[Exercise]
Write out each line beneath this one exactly as it reads.

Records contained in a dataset
[BEGIN]

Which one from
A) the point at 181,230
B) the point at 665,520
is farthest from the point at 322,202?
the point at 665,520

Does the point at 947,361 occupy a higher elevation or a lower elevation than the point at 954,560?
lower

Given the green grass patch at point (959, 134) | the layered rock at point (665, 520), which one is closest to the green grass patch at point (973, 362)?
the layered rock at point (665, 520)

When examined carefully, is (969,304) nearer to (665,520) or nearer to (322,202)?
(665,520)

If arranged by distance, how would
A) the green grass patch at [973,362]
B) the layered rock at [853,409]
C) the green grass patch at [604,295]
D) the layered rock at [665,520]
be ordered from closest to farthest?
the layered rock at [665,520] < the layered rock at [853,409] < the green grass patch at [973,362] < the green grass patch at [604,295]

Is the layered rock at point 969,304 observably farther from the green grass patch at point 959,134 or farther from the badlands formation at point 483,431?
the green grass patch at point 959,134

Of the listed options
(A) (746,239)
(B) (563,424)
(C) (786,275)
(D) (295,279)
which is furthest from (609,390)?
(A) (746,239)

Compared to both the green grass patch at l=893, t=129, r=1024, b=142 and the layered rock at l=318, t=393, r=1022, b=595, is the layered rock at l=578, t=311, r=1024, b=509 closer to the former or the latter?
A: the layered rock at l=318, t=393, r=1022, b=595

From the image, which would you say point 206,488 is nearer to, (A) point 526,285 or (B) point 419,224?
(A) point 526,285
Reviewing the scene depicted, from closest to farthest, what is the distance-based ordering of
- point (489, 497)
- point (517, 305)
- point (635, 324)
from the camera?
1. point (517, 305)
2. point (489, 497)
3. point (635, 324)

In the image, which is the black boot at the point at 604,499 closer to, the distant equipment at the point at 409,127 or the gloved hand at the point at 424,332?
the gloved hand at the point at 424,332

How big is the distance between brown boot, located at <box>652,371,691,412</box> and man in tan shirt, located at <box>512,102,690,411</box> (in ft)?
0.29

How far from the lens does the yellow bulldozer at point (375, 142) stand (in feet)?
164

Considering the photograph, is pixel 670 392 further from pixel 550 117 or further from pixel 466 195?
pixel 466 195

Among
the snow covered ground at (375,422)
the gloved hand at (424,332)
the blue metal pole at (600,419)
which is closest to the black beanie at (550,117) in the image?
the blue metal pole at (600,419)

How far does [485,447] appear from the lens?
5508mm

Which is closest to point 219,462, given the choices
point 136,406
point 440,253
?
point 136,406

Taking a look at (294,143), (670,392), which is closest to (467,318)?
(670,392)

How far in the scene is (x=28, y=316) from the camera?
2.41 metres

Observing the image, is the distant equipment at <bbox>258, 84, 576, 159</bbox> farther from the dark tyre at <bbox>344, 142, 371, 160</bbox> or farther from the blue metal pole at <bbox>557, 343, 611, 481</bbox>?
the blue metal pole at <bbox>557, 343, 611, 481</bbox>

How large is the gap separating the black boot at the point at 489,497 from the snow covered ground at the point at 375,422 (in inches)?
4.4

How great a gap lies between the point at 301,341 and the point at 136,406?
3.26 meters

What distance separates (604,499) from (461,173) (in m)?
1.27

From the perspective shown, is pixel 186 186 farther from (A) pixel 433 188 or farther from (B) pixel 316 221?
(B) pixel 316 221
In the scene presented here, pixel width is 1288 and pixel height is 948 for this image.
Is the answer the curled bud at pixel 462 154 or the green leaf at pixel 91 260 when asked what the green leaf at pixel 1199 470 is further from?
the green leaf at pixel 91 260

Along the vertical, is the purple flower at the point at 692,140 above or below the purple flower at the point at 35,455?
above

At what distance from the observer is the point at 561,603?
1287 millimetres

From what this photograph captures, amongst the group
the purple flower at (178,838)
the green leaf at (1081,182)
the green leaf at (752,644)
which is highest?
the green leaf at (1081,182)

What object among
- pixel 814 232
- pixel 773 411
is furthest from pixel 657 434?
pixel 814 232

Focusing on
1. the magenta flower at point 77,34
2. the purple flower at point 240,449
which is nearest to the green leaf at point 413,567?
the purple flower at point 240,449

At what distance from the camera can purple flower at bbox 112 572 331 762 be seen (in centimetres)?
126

[END]

[The response]
Which one from
A) the point at 181,230
B) the point at 665,520
is farthest from the point at 322,202?
the point at 665,520

Does the point at 947,361 occupy a higher elevation or a lower elevation than the point at 954,560?
lower

Given the green grass patch at point (959, 134) | the layered rock at point (665, 520), which one is closest to the green grass patch at point (973, 362)?
the layered rock at point (665, 520)

When examined carefully, is (969,304) nearer to (665,520) or nearer to (322,202)?
(665,520)

If arranged by distance, how would
A) the green grass patch at [973,362]
B) the layered rock at [853,409]
C) the green grass patch at [604,295]
D) the layered rock at [665,520]
be ordered from closest to farthest?
the layered rock at [665,520] < the layered rock at [853,409] < the green grass patch at [973,362] < the green grass patch at [604,295]

Is the layered rock at point 969,304 observably farther from the green grass patch at point 959,134 or farther from the badlands formation at point 483,431?
the green grass patch at point 959,134

Of the listed options
(A) (746,239)
(B) (563,424)
(C) (786,275)
(D) (295,279)
which is furthest from (609,390)?
(A) (746,239)

Compared to both the green grass patch at l=893, t=129, r=1024, b=142 and the layered rock at l=318, t=393, r=1022, b=595, is the layered rock at l=578, t=311, r=1024, b=509 closer to the former or the latter?
A: the layered rock at l=318, t=393, r=1022, b=595

From the image, which would you say point 206,488 is nearer to, (A) point 526,285 or (B) point 419,224?
(A) point 526,285
Reviewing the scene depicted, from closest to farthest, what is the distance-based ordering of
- point (489, 497)
- point (517, 305)
- point (635, 324)
from the camera?
1. point (517, 305)
2. point (489, 497)
3. point (635, 324)

In the image, which is the black boot at the point at 604,499 closer to, the distant equipment at the point at 409,127 or the gloved hand at the point at 424,332?
the gloved hand at the point at 424,332

How big is the distance between brown boot, located at <box>652,371,691,412</box> and man in tan shirt, located at <box>512,102,690,411</box> (in ft)?
0.29

How far from the lens does the yellow bulldozer at point (375, 142) stand (in feet)?
164

Considering the photograph, is pixel 670 392 further from pixel 550 117 or further from pixel 466 195?
pixel 466 195

Among
the snow covered ground at (375,422)
the gloved hand at (424,332)
the blue metal pole at (600,419)
which is closest to the black beanie at (550,117) in the image?
the blue metal pole at (600,419)

How far does [485,447] appear from the lens?
5508mm

Which is closest to point 219,462, given the choices
point 136,406
point 440,253
?
point 136,406

Taking a look at (294,143), (670,392), which is closest to (467,318)?
(670,392)

How far in the scene is (x=28, y=316) from the camera?
2.41 metres

Observing the image, is the distant equipment at <bbox>258, 84, 576, 159</bbox> farther from the dark tyre at <bbox>344, 142, 371, 160</bbox> or farther from the blue metal pole at <bbox>557, 343, 611, 481</bbox>?
the blue metal pole at <bbox>557, 343, 611, 481</bbox>

How large is the gap separating the black boot at the point at 489,497 from the snow covered ground at the point at 375,422 (in inches)?
4.4

How great a gap lies between the point at 301,341 and the point at 136,406?
3.26 meters

What distance separates (604,499) from (461,173) (in m)?
1.27

From the perspective shown, is pixel 186 186 farther from (A) pixel 433 188 or farther from (B) pixel 316 221?
(B) pixel 316 221
In the scene presented here, pixel width is 1288 and pixel height is 948 for this image.
Is the answer the curled bud at pixel 462 154 or the green leaf at pixel 91 260 when asked what the green leaf at pixel 1199 470 is further from?
the green leaf at pixel 91 260

Along the vertical, is the purple flower at the point at 692,140 above or below the purple flower at the point at 35,455?
above

At what distance from the observer is the point at 561,603?
1287 millimetres

From what this photograph captures, amongst the group
the purple flower at (178,838)
the green leaf at (1081,182)
the green leaf at (752,644)
which is highest?
the green leaf at (1081,182)

What object among
- pixel 814 232
- pixel 773 411
is furthest from pixel 657 434?
pixel 814 232

Focusing on
1. the magenta flower at point 77,34
2. the purple flower at point 240,449
which is nearest to the green leaf at point 413,567?
the purple flower at point 240,449

At what distance from the camera can purple flower at bbox 112 572 331 762 be seen (in centimetres)?
126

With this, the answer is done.